Попробуйте сами => Пожалуйста, скопируйте дословно отрывок из текста о дада, начиная со слов «Футурист рассматривает ту» и заканчивая словами «вложения интеллектуального капитала.».

Предоставленный текст =>
100 арт-манифестов: от футуристов до стакистов - Алекс Данчев
Так и дада рождается из потребности в независимости, из недоверия к единству. Те, кто с нами, хранят свою свободу. Мы не признаем никакой теории. С нас хватит академий кубистов и футуристов: лабораторий формальных идей. Разве цель искусства — зарабатывать деньги и умасливать милых, милых буржуа? Рифмы звенят в ассонансе валют, а интонация скользит по животу в профиль. Все группы художников пришли в эту трастовую компанию, когда оседлали своих коней на разных кометах. Пока дверь открыта возможности утонуть в мягких подушках и хорошей еде.
Здесь мы бросаем якорь у богатых земель. Здесь мы вправе сделать несколько заявлений, ибо мы познали дрожь и прозрения. Словно призраки, опьяненные энергией, мы вонзаем трезубец в доверчивую плоть. Мы — ливень проклятий, столь же тропический и обильный, как головокружительная растительность; смола и дождь — наш пот, мы кровоточим и горим от жажды, наша кровь — это энергия.
Кубизм родился из простого способа рассмотрения предмета: Сезанн написал чашку на двадцать сантиметров ниже глаз, кубисты смотрят на нее сверху, а другие усложняют внешний вид, добавляя перпендикулярный срез, аккуратно располагая его сбоку. (Я не забываю о художниках-творцах и мудрых законах материи, которые они установили раз и навсегда.)
Футурист рассматривает ту же чашку в движении как последовательность предметов, где один идет за другим, и злобно добавляет несколько силовых линий. Это не влияет на то, будет ли холст плох или хорош, пригодный для вложения интеллектуального капитала.

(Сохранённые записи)
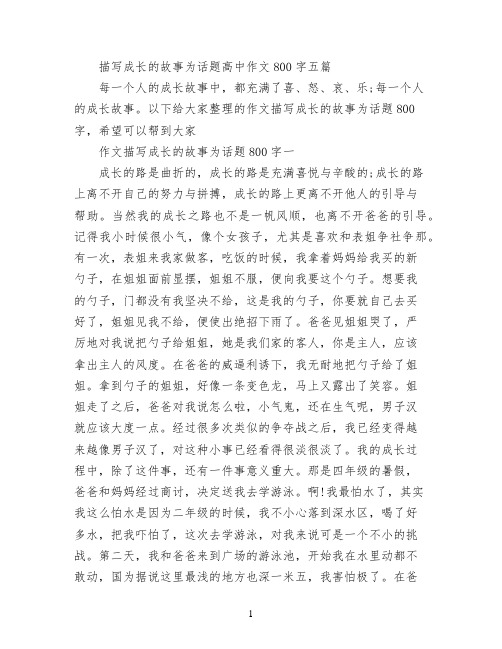 描写成长的故事为话题高中作文 800 字五篇

每一个人的成长故事中，都充满了喜、怒、哀、乐;每一个人的成长故事。以下给大家整理的作文描写成长的故事为话题 800 字，希望可以帮到大家

作文描写成长的故事为话题 800 字一

成长的路是曲折的，成长的路是充满喜悦与辛酸的;成长的路上离不开自己的努力与拼搏，成长的路上更离不开他人的引导与帮助。当然我的成长之路也不是一帆风顺，也离不开爸爸的引导。记得我小时候很小气，像个女孩子，尤其是喜欢和表姐争社争那。有一次，表姐来我家做客，吃饭的时候，我拿着妈妈给我买的新勺子，在姐姐面前显摆，姐姐不服，便向我要这个勺子。想要我的勺子，门都没有我坚决不给，这是我的勺子，你要就自己去买好了，姐姐见我不给，便使出绝招下雨了。爸爸见姐姐哭了，严厉地对我说把勺子给姐姐，她是我们家的客人，你是主人，应该拿出主人的风度。在爸爸的威逼利诱下，我无耐地把勺子给了姐姐。拿到勺子的姐姐，好像一条变色龙，马上又露出了笑容。姐姐走了之后，爸爸对我说怎么啦，小气鬼，还在生气呢，男子汉就应该大度一点。经过很多次类似的争夺战之后，我已经变得越来越像男子汉了，对这种小事已经看得很淡很淡了。我的成长过程中，除了这件事，还有一件事意义重大。那是四年级的暑假，爸爸和妈妈经过商讨，决定送我去学游泳。啊!我最怕水了，其实我这么怕水是因为二年级的时候，我不小心落到深水区，喝了好多水，把我吓怕了，这次去学游泳，对我来说可是一个不小的挑战。第二天，我和爸爸来到广场的游泳池，开始我在水里动都不敢动，国为据说这里最浅的地方也深一米五，我害怕极了。在爸

1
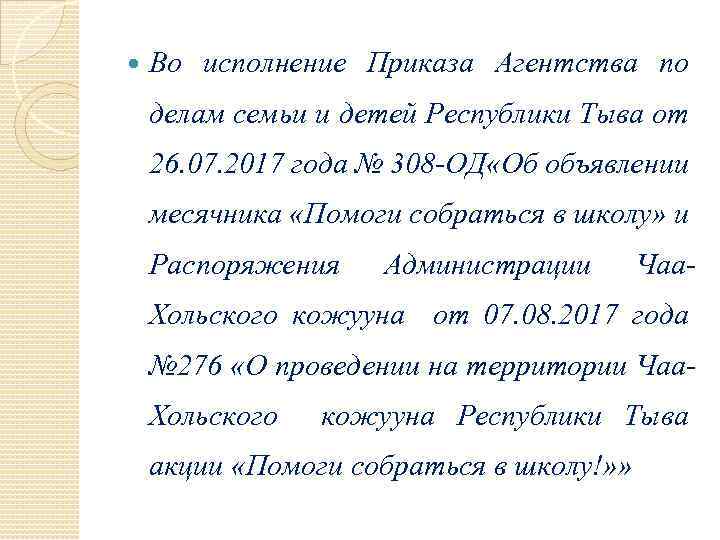 Во исполнение Приказа Агентства по делам семьи и детей Республики Тыва от 26.07.2017 года № 308-ОД«Об объявлении месячника «Помоги собраться в школу» и Распоряжения Администрации Чаа-Хольского кожууна от 07.08.2017 года №276 «О проведении на территории Чаа-Хольского кожууна Республики Тыва акции «Помоги собраться в школу!»»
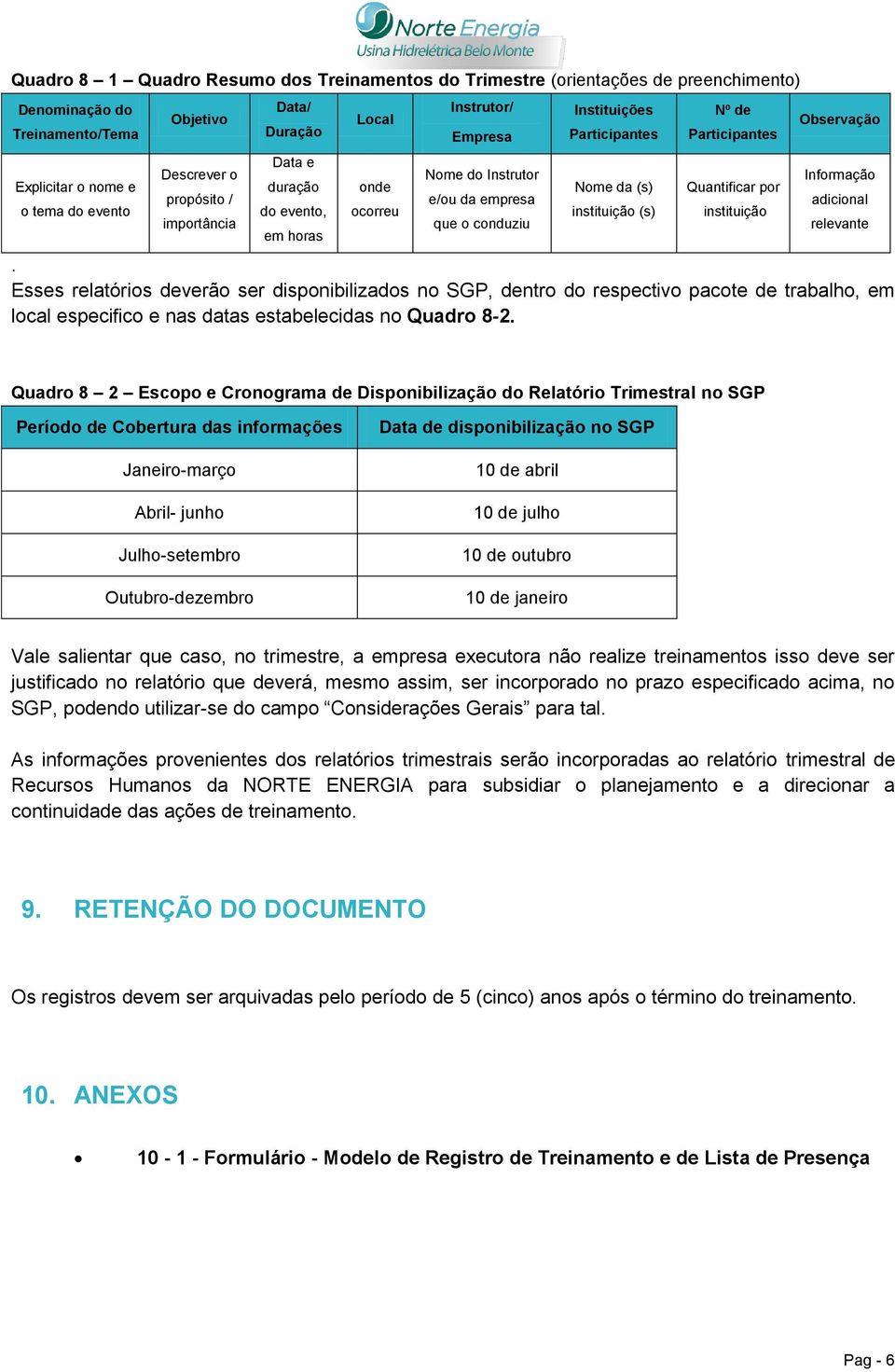 Norte Energia
Usina Hidrelétrica Belo Monte

Quadro 8 – 1 – Quadro Resumo dos Treinamentos do Trimestre (orientações de preenchimento)

| Denominação do Treinamento/Tema | Objetivo | Data/ Duração | Local | Instrutor/ Empresa | Instituições Participantes | Nº de Participantes | Observação |
|---|---|---|---|---|---|---|---|
| Explicitar o nome e o tema do evento | Descrever o propósito / importância | Data e duração do evento, em horas | onde ocorreu | Nome do Instrutor e/ou da empresa que o conduziu | Nome da (s) instituição (s) | Quantificar por instituição | Informação adicional relevante |

.
Esses relatórios deverão ser disponibilizados no SGP, dentro do respectivo pacote de trabalho, em local especifico e nas datas estabelecidas no Quadro 8-2.

Quadro 8 – 2 – Escopo e Cronograma de Disponibilização do Relatório Trimestral no SGP

| Período de Cobertura das informações | Data de disponibilização no SGP |
|---|---|
| Janeiro-março | 10 de abril |
| Abril- junho | 10 de julho |
| Julho-setembro | 10 de outubro |
| Outubro-dezembro | 10 de janeiro |

Vale salientar que caso, no trimestre, a empresa executora não realize treinamentos isso deve ser justificado no relatório que deverá, mesmo assim, ser incorporado no prazo especificado acima, no SGP, podendo utilizar-se do campo “Considerações Gerais” para tal.

As informações provenientes dos relatórios trimestrais serão incorporadas ao relatório trimestral de Recursos Humanos da NORTE ENERGIA para subsidiar o planejamento e a direcionar a continuidade das ações de treinamento.

9. RETENÇÃO DO DOCUMENTO

Os registros devem ser arquivadas pelo período de 5 (cinco) anos após o término do treinamento.

10. ANEXOS

• 10 - 1 - Formulário - Modelo de Registro de Treinamento e de Lista de Presença

Pag - 6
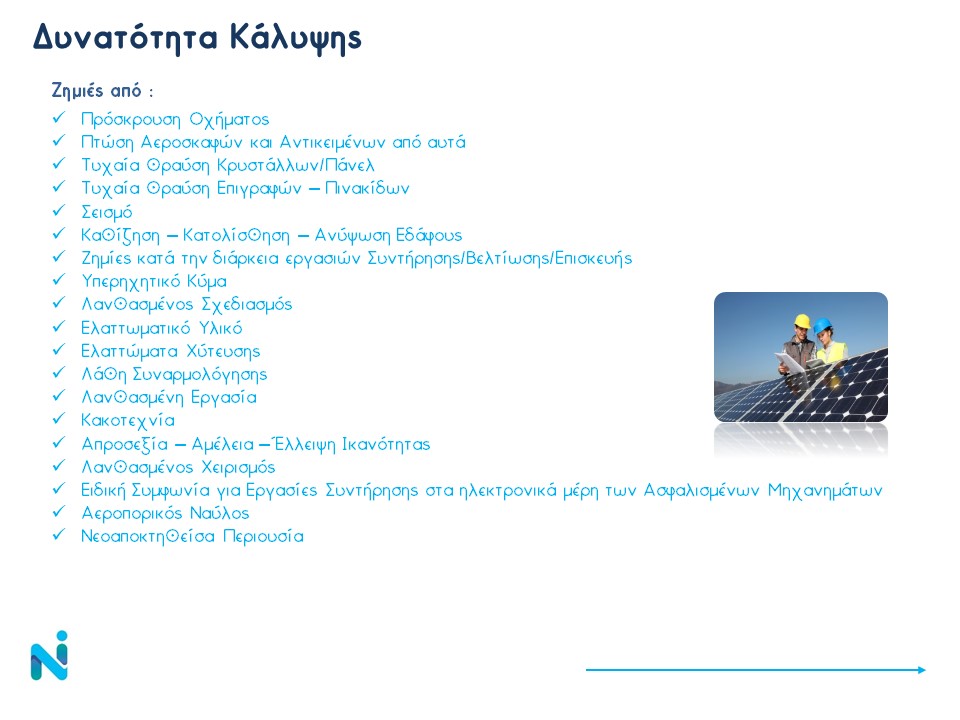 Δυνατότητα Κάλυψης

Ζημιές από :

✓ Πρόσκρουση Οχήματος
✓ Πτώση Αεροσκαφών και Αντικειμένων από αυτά
✓ Τυχαία Θραύση Κρυστάλλων/Πάνελ
✓ Τυχαία Θραύση Επιγραφών – Πινακίδων
✓ Σεισμό
✓ Καθίζηση – Κατολίσθηση – Ανύψωση Εδάφους
✓ Ζημίες κατά την διάρκεια εργασιών Συντήρησης/Βελτίωσης/Επισκευής
✓ Υπερηχητικό Κύμα
✓ Λανθασμένος Σχεδιασμός
✓ Ελαττωματικό Υλικό
✓ Ελαττώματα Χύτευσης
✓ Λάθη Συναρμολόγησης
✓ Λανθασμένη Εργασία
✓ Κακοτεχνία
✓ Απροσεξία – Αμέλεια –Έλλειψη Ικανότητας
✓ Λανθασμένος Χειρισμός
✓ Ειδική Συμφωνία για Εργασίες Συντήρησης στα ηλεκτρονικά μέρη των Ασφαλισμένων Μηχανημάτων
✓ Αεροπορικός Ναύλος
✓ Νεοαποκτηθείσα Περιουσία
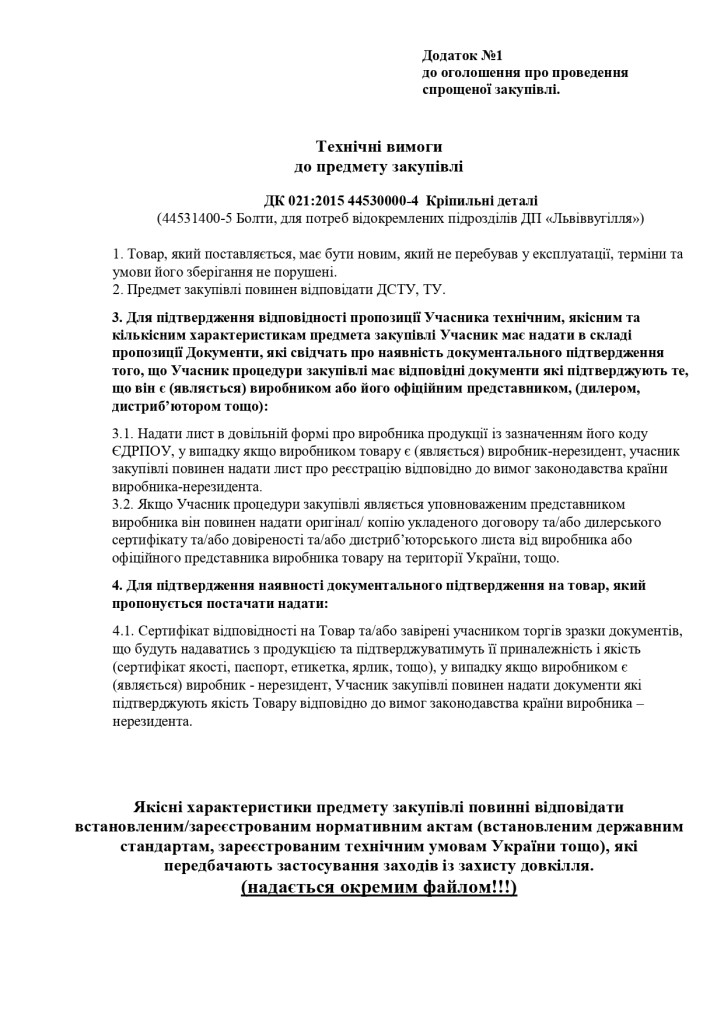 Додаток №1
до оголошення про проведення
спрощеної закупівлі.

Технічні вимоги
до предмету закупівлі

ДК 021:2015 44530000-4 Кріпильні деталі
(44531400-5 Болти, для потреб відокремлених підрозділів ДП «Львіввугілля»)

1. Товар, який поставляється, має бути новим, який не перебував у експлуатації, терміни та умови його зберігання не порушені.
2. Предмет закупівлі повинен відповідати ДСТУ, ТУ.

3. Для підтвердження відповідності пропозиції Учасника технічним, якісним та кількісним характеристикам предмета закупівлі Учасник має надати в складі пропозиції Документи, які свідчать про наявність документального підтвердження того, що Учасник процедури закупівлі має відповідні документи які підтверджують те, що він є (являється) виробником або його офіційним представником, (дилером, дистриб'ютором тощо):

3.1. Надати лист в довільній формі про виробника продукції із зазначенням його коду ЄДРПОУ, у випадку якщо виробником товару є (являється) виробник-нерезидент, учасник закупівлі повинен надати лист про реєстрацію відповідно до вимог законодавства країни виробника-нерезидента.
3.2. Якщо Учасник процедури закупівлі являється уповноваженим представником виробника він повинен надати оригінал/ копію укладеного договору та/або дилерського сертифікату та/або довіреності та/або дистриб'юторського листа від виробника або офіційного представника виробника товару на території України, тощо.

4. Для підтвердження наявності документального підтвердження на товар, який пропонується постачати надати:

4.1. Сертифікат відповідності на Товар та/або завірені учасником торгів зразки документів, що будуть надаватись з продукцією та підтверджуватимуть її приналежність і якість (сертифікат якості, паспорт, етикетка, ярлик, тощо), у випадку якщо виробником є (являється) виробник - нерезидент, Учасник закупівлі повинен надати документи які підтверджують якість Товару відповідно до вимог законодавства країни виробника – нерезидента.

Якісні характеристики предмету закупівлі повинні відповідати встановленим/зареєстрованим нормативним актам (встановленим державним стандартам, зареєстрованим технічним умовам України тощо), які передбачають застосування заходів із захисту довкілля.
(надається окремим файлом!!!)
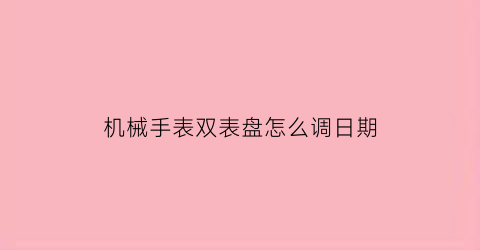 机械手表双表盘怎么调日期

Ответ на задание =>
Футурист рассматривает ту же чашку в движении как последовательность предметов, где один идет за другим, и злобно добавляет несколько силовых линий. Это не влияет на то, будет ли холст плох или хорош, пригодный для вложения интеллектуального капитала.